Keating listed three categories, originally formulated by Milton Friedman:
- Rule Maker and Umpire (laws and police)
- The Things Markets Can’t/Won’t Do (roads, national defense)
- Paternalistic Efforts (welfare)
When governments grant monopolies, they step outside of these bounds. Tax abatement, TIF and other forms of individualized incentives or subsidies qualify as monopolizing particular resources (land, tax dollars, financing or just opportunity) in a given economic-development area.

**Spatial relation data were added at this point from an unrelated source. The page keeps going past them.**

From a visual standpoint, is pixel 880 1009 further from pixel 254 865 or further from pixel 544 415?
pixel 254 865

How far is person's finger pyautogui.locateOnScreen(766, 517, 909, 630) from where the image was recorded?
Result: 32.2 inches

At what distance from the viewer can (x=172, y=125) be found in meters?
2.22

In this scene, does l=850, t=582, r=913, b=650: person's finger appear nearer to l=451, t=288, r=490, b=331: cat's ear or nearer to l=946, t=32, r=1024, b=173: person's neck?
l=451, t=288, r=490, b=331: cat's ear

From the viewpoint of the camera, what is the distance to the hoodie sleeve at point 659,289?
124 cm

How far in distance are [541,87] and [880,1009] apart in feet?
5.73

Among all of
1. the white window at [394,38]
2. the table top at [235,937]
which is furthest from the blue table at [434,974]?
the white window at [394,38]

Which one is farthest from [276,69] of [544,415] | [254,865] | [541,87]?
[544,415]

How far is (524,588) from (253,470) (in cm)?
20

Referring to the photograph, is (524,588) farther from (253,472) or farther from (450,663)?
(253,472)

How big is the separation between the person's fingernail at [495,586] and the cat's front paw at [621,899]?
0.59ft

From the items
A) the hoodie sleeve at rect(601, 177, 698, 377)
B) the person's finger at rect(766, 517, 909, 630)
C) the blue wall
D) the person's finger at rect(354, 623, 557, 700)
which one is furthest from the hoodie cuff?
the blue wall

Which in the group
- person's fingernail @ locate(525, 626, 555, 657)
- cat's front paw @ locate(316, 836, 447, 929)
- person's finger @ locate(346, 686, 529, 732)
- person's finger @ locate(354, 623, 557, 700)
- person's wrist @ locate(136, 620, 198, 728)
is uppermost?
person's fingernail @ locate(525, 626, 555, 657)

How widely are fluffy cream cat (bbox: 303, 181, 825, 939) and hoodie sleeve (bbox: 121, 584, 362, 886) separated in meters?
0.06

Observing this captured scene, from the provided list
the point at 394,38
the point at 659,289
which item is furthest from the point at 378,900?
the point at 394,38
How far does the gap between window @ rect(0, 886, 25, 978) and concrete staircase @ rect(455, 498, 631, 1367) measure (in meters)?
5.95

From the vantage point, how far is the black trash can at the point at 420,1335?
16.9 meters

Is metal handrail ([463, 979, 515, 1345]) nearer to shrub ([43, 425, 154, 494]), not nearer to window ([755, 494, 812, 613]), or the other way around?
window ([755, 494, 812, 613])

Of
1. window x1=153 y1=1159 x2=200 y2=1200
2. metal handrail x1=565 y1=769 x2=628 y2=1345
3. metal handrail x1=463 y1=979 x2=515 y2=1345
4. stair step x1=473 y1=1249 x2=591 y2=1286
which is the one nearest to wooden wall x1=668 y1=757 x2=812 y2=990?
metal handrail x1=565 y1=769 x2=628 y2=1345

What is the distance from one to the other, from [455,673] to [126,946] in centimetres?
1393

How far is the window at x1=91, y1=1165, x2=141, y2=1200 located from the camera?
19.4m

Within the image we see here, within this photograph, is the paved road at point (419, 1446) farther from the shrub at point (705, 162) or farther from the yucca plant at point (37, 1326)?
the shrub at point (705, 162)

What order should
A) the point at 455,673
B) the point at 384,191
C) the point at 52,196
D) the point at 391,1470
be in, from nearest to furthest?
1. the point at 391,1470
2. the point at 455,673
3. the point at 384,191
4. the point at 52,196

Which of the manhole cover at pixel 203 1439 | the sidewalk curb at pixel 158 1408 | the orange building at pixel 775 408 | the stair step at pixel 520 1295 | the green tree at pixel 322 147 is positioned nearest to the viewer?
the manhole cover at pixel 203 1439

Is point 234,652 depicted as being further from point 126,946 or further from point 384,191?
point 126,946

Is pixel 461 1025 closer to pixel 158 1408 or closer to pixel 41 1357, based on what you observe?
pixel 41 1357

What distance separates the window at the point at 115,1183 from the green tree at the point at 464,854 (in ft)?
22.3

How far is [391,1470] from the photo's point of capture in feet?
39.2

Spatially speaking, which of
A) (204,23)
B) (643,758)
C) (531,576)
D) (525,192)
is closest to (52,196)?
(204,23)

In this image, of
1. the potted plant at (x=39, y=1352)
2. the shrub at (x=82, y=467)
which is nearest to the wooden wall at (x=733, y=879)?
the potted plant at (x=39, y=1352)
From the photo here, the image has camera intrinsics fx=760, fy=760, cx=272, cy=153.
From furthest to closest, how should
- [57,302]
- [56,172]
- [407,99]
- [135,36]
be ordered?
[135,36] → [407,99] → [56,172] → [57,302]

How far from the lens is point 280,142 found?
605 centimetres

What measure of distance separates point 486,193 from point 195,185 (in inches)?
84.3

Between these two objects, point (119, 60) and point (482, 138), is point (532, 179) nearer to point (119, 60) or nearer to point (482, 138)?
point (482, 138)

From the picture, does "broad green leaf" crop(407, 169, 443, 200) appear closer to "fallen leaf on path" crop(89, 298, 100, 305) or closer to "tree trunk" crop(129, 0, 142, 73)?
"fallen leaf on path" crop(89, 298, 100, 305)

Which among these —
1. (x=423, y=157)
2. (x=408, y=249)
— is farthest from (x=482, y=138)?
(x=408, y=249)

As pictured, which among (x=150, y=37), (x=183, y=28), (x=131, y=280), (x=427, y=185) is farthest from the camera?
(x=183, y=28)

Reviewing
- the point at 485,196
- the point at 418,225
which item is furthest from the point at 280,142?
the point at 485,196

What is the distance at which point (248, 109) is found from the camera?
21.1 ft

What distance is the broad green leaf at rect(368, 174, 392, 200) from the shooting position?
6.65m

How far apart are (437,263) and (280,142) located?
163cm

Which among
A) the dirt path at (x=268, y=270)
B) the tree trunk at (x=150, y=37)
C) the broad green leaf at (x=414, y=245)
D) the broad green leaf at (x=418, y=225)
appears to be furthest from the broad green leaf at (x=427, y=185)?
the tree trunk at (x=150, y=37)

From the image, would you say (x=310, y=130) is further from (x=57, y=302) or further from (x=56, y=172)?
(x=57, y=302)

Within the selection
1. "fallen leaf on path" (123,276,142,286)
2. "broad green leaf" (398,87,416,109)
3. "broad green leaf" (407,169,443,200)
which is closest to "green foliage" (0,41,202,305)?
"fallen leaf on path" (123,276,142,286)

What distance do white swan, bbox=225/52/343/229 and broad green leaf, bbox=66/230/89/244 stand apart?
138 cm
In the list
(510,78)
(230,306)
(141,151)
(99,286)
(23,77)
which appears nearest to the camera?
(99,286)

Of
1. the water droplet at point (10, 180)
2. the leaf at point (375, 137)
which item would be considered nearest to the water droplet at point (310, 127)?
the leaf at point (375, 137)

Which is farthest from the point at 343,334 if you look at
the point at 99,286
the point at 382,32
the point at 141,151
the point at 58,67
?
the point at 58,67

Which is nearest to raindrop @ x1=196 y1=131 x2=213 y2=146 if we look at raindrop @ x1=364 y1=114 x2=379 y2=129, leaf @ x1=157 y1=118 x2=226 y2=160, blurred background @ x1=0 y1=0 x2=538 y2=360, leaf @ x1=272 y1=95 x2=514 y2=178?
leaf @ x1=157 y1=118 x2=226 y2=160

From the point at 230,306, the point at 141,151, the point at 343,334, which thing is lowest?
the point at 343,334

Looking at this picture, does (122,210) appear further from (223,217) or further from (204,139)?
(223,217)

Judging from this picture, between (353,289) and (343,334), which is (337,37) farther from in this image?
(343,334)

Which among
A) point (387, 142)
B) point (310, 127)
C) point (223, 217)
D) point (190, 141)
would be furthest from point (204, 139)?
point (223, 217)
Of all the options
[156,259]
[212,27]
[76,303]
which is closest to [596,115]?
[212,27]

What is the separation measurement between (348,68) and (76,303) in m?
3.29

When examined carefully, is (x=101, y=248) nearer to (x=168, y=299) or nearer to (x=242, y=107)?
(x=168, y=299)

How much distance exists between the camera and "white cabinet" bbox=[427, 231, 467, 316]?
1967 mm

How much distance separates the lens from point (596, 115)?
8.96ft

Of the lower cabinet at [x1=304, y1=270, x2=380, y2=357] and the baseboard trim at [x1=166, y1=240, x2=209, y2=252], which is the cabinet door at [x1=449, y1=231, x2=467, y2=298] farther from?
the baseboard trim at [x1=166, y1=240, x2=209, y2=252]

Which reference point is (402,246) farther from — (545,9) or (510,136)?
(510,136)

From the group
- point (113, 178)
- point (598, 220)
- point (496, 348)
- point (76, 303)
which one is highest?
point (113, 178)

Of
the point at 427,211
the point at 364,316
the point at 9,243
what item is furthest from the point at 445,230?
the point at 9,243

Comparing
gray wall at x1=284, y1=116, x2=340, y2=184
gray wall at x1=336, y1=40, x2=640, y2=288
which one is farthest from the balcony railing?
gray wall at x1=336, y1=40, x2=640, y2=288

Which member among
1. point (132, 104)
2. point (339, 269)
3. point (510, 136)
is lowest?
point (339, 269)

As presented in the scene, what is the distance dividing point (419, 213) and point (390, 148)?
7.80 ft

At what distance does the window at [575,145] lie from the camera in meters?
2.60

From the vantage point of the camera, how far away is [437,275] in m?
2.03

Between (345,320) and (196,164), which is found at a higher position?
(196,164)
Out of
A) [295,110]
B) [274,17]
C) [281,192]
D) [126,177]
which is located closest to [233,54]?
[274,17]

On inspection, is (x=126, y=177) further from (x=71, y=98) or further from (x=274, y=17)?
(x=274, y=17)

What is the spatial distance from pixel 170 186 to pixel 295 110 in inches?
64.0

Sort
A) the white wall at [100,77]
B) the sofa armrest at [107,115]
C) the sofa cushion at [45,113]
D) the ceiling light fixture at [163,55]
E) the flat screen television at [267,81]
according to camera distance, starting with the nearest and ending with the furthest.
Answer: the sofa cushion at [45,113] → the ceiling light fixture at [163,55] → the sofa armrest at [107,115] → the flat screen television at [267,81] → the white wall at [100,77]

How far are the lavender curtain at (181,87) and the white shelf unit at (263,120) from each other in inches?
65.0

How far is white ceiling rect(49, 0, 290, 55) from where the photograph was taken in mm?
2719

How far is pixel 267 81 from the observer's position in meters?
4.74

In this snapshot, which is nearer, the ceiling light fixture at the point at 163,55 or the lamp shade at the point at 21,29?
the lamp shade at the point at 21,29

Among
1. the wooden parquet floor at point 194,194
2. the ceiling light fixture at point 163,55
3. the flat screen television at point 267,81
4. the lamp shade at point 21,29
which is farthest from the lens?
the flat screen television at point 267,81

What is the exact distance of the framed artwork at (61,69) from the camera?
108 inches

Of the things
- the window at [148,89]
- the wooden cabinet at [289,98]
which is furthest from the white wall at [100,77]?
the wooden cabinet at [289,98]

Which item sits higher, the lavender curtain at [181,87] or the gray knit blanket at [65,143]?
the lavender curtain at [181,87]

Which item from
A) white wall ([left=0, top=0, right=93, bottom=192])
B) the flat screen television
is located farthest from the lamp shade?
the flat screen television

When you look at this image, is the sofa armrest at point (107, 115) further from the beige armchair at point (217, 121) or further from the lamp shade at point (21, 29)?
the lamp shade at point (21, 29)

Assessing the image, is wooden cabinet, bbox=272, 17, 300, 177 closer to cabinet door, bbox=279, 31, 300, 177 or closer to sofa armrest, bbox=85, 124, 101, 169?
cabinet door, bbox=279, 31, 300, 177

This granting of monopoly always is accompanied by the age-old profession of rent-seeking (using the government to distribute income in one’s own favor). This is accomplished through political means. The more discretion the government has, the more opportunities for rent-seeking behavior.
In summary, Keating introduced a novel idea: Auction off the incentives or monopolies in the same way the Federal Communications Commission (FCC) auctions off broadband frequency. This has been a successful model for some time, but the interesting thing about it is that the most innovative and productive bandwidth of the last 20 years is the one that the government decided was so useless it should be given away — Wi-Fi.
Maybe there is a lesson to be learned in that fact alone.
Jason Arp, for nine years a trader in mortgaged-backed securities for Bank of America, represents the 4th District on the Fort Wayne City Council. He wrote this for the Fort Wayne Journal Gazette.